■ STATED PROBLEM
Treat the line containing "Which is closest to point 21,234" as the first line and the final line of the material below as the last; reproduce that range exactly.
▬▬▬▬▬▬
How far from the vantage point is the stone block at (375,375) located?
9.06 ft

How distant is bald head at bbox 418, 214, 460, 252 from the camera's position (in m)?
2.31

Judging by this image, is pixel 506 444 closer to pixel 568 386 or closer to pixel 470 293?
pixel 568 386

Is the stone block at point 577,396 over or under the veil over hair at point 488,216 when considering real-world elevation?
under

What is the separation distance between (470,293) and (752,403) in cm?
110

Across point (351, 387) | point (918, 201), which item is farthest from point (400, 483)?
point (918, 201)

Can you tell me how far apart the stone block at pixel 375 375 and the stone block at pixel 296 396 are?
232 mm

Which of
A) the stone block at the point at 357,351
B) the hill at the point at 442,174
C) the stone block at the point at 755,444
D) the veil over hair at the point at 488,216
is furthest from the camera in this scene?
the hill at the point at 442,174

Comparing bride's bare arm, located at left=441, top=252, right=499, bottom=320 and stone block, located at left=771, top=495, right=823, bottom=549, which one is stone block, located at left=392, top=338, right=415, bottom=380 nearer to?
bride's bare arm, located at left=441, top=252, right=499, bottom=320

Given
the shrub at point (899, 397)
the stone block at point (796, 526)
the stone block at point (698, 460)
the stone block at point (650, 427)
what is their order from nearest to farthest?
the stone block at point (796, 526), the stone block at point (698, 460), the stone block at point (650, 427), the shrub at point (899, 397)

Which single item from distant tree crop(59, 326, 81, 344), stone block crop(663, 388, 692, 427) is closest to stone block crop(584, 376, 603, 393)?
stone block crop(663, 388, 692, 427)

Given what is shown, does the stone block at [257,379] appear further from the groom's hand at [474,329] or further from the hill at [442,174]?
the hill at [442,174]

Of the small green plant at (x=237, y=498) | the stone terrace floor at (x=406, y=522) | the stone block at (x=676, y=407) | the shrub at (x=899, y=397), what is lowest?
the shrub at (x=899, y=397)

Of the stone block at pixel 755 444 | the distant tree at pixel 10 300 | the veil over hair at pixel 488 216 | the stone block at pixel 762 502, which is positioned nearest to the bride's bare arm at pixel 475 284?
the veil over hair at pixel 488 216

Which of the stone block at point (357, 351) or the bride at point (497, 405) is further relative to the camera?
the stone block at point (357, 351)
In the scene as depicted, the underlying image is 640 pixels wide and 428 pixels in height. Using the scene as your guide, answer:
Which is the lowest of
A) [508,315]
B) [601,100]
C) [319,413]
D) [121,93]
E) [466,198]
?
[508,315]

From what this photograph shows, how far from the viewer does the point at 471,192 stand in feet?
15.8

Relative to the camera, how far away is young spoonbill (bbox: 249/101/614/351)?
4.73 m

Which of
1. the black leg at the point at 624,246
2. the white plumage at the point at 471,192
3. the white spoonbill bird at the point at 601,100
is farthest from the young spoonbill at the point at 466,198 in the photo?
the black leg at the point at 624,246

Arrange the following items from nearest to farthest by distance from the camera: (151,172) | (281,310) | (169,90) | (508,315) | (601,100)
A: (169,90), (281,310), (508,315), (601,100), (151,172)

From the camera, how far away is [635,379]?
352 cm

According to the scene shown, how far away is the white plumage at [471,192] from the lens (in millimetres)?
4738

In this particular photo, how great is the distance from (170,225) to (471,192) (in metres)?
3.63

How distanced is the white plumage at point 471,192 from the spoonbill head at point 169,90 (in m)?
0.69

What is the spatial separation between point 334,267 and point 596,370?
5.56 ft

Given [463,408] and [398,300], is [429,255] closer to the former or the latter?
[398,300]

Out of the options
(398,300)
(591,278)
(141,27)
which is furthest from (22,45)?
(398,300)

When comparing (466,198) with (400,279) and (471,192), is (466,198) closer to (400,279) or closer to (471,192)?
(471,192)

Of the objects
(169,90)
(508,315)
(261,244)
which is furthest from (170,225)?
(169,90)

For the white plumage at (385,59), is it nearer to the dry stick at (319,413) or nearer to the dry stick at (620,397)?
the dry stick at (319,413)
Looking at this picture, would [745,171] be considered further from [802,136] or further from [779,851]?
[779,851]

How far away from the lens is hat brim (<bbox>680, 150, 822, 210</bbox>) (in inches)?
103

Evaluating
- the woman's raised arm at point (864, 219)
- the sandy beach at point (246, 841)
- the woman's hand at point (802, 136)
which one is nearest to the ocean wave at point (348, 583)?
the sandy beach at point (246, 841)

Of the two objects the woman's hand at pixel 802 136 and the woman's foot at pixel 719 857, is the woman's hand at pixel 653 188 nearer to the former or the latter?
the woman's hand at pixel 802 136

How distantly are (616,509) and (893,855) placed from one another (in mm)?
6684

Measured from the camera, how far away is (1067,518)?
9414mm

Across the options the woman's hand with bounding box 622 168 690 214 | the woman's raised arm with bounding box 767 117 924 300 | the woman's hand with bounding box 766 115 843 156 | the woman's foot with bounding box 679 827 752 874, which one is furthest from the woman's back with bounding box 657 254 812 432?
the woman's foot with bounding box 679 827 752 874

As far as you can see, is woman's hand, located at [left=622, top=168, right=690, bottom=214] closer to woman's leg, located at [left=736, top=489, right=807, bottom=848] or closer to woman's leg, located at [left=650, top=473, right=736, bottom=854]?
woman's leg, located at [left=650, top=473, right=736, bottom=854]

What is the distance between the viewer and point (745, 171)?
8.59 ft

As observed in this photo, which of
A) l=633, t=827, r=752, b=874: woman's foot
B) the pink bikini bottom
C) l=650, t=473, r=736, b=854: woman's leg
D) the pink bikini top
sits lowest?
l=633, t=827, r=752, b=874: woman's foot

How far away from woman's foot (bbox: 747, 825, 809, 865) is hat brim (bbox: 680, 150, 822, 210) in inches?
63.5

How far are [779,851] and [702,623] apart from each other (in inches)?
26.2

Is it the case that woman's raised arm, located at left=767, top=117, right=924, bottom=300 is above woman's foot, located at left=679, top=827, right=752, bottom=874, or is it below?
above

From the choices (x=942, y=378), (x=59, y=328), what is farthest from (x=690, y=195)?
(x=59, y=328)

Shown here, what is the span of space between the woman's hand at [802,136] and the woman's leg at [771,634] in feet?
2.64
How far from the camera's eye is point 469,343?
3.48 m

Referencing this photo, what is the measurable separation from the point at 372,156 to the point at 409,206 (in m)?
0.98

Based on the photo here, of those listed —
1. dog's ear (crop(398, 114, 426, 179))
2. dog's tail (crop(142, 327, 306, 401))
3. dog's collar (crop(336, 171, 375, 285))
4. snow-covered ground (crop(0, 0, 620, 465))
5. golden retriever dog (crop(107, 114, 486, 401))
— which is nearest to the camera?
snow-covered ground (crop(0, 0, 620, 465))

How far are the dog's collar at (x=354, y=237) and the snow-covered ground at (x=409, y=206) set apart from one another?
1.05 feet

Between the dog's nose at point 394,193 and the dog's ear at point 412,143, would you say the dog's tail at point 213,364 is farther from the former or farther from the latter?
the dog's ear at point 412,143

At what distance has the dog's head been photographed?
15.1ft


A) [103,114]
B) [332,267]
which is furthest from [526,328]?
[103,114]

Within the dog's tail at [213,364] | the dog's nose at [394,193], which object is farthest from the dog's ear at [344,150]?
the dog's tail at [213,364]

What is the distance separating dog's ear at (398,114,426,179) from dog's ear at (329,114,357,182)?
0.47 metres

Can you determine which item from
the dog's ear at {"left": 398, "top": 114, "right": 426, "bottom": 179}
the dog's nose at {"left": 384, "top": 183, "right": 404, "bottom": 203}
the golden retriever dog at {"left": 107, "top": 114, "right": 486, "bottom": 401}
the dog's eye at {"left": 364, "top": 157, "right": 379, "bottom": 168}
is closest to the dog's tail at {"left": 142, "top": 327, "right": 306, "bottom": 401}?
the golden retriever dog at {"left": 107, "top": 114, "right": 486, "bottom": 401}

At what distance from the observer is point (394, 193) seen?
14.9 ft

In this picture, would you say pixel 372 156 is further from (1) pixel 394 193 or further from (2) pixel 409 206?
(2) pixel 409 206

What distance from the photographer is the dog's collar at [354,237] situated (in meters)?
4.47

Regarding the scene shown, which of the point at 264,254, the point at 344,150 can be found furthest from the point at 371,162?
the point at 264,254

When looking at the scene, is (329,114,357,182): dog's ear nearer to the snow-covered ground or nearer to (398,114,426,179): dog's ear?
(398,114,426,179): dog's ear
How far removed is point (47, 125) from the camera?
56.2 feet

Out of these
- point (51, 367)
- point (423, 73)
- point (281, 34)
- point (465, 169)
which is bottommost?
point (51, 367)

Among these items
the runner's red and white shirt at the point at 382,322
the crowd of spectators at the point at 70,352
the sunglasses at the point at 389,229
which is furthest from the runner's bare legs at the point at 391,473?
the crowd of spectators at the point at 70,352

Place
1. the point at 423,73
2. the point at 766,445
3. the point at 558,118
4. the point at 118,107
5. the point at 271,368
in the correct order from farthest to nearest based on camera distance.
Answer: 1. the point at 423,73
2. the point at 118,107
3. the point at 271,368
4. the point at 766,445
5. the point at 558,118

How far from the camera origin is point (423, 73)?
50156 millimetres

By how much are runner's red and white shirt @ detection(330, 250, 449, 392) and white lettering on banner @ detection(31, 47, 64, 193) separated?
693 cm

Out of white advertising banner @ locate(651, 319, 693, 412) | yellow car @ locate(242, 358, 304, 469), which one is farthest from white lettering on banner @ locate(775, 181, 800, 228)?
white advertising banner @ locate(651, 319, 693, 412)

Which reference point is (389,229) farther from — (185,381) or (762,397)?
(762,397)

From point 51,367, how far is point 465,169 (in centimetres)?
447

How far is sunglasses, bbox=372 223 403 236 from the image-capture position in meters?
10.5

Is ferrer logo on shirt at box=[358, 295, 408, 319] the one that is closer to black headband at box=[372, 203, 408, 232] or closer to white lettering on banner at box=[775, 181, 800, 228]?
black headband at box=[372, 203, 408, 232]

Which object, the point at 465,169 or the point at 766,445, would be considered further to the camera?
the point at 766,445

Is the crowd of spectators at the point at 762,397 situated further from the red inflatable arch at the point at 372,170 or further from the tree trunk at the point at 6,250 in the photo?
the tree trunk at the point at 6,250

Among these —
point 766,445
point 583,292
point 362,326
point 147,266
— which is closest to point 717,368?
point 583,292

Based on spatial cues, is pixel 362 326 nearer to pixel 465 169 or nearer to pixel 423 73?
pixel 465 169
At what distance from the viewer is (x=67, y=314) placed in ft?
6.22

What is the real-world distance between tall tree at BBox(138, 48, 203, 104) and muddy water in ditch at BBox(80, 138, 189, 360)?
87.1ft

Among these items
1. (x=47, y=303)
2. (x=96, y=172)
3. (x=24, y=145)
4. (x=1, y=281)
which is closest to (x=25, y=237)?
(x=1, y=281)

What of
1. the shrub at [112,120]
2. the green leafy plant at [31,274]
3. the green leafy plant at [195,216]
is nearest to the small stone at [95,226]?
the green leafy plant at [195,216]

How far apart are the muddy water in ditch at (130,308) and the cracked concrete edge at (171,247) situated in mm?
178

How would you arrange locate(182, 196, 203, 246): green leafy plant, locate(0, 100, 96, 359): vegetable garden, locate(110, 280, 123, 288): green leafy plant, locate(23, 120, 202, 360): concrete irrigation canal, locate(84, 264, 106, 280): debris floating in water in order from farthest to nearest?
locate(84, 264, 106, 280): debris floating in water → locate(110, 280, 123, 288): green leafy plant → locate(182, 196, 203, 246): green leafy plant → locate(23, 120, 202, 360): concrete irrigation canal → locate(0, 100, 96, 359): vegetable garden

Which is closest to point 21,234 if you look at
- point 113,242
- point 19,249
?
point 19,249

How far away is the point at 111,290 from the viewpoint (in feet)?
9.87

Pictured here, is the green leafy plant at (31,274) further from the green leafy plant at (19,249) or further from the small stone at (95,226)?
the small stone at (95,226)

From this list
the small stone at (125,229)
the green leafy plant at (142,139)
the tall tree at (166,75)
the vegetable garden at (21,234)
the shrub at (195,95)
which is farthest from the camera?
▬▬▬▬▬▬
■ RESPONSE FOR THIS EXERCISE
Which is closest to point 21,234 if you look at
- point 113,242
- point 19,249
?
point 19,249

How far away is the point at 111,290 from the viewpoint (in feet)?
9.87

Pictured here, is the green leafy plant at (31,274) further from the green leafy plant at (19,249) or further from the small stone at (95,226)?
the small stone at (95,226)

From this list
the small stone at (125,229)
the green leafy plant at (142,139)
the tall tree at (166,75)
the vegetable garden at (21,234)
the shrub at (195,95)
which is farthest from the camera?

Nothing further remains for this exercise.